Start Data supplied

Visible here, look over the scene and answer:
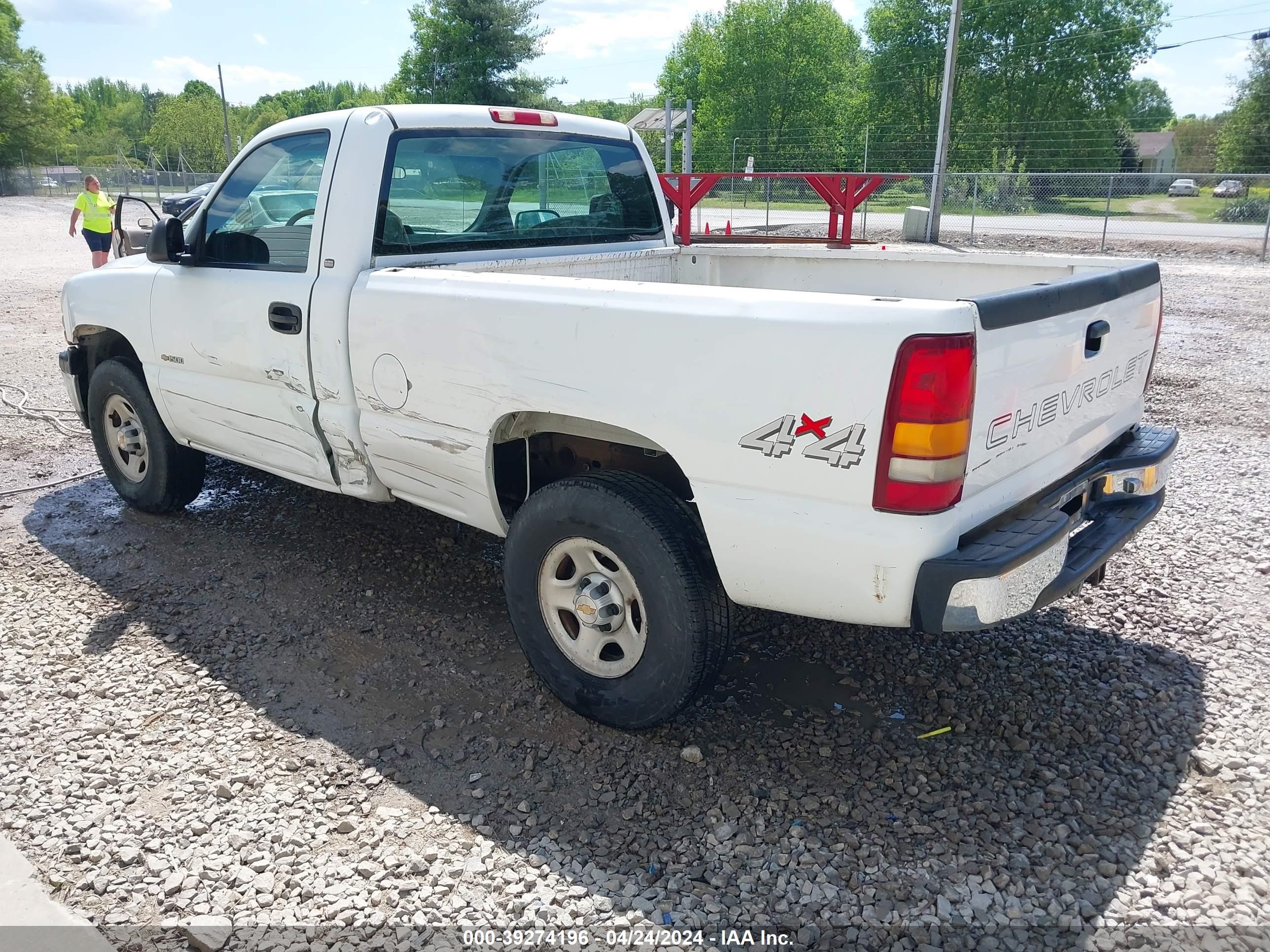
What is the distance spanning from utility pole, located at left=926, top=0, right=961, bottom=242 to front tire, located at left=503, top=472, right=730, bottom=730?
19.2 meters

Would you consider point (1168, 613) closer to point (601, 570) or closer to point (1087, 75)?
point (601, 570)

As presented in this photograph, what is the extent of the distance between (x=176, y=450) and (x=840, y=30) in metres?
70.2

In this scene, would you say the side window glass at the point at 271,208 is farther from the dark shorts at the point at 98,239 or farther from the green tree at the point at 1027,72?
the green tree at the point at 1027,72

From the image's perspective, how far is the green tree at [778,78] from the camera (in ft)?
188

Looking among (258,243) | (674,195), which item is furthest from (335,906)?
(674,195)

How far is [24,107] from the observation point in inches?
2392

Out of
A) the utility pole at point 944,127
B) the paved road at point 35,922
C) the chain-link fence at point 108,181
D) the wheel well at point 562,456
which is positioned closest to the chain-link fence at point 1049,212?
the utility pole at point 944,127

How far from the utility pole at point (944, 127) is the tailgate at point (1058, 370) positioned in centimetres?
1815

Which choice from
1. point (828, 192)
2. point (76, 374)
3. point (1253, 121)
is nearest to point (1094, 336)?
point (76, 374)

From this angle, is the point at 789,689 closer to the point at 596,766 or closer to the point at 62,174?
the point at 596,766

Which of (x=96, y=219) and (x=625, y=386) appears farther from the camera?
(x=96, y=219)

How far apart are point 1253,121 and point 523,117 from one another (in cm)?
5097

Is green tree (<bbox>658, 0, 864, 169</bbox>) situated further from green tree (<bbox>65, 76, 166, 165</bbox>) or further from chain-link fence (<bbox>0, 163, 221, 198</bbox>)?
green tree (<bbox>65, 76, 166, 165</bbox>)

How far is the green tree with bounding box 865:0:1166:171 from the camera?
51.3 metres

End Data supplied

Written exercise: Reproduce every one of the entries above verbatim, leaving out the pictures.

Response below:
Visible here, look over the scene and answer:
What is the distance spanning from utility pole, located at left=926, top=0, right=961, bottom=242 to front tire, located at left=503, top=472, right=730, bottom=730?
19.2 meters

Would you consider point (1168, 613) closer to point (601, 570) or closer to point (1087, 75)?
point (601, 570)

As presented in this photograph, what is the extent of the distance between (x=176, y=450) and (x=840, y=30) in metres?
70.2

In this scene, would you say the side window glass at the point at 271,208 is farther from the dark shorts at the point at 98,239 or farther from the green tree at the point at 1027,72?
the green tree at the point at 1027,72

From the image's perspective, how far is the green tree at [778,78] from the camera (in ft)?
188

Looking among (258,243) | (674,195), which item is furthest from (335,906)?
(674,195)

How far is [24,107] from the observation point in inches?
2392

Out of
A) the utility pole at point 944,127
B) the paved road at point 35,922
C) the chain-link fence at point 108,181
D) the wheel well at point 562,456
which is positioned closest to the chain-link fence at point 1049,212?
the utility pole at point 944,127

How far from the utility pole at point (944, 127) is the tailgate at point (1058, 370) positioned in centimetres?
1815

Which choice from
1. point (828, 192)
2. point (76, 374)
3. point (1253, 121)
is nearest to point (1094, 336)?
point (76, 374)

From this angle, is the point at 789,689 closer to the point at 596,766 or closer to the point at 62,174?
the point at 596,766

Which of (x=96, y=219) and (x=625, y=386) appears farther from the camera?
(x=96, y=219)

How far apart are point 1253,121 and point 523,117 from one another (in cm)?
5097

Is green tree (<bbox>658, 0, 864, 169</bbox>) situated further from green tree (<bbox>65, 76, 166, 165</bbox>) or further from chain-link fence (<bbox>0, 163, 221, 198</bbox>)?
green tree (<bbox>65, 76, 166, 165</bbox>)

How far is the green tree with bounding box 865:0:1166:171 from the camera?
51.3 metres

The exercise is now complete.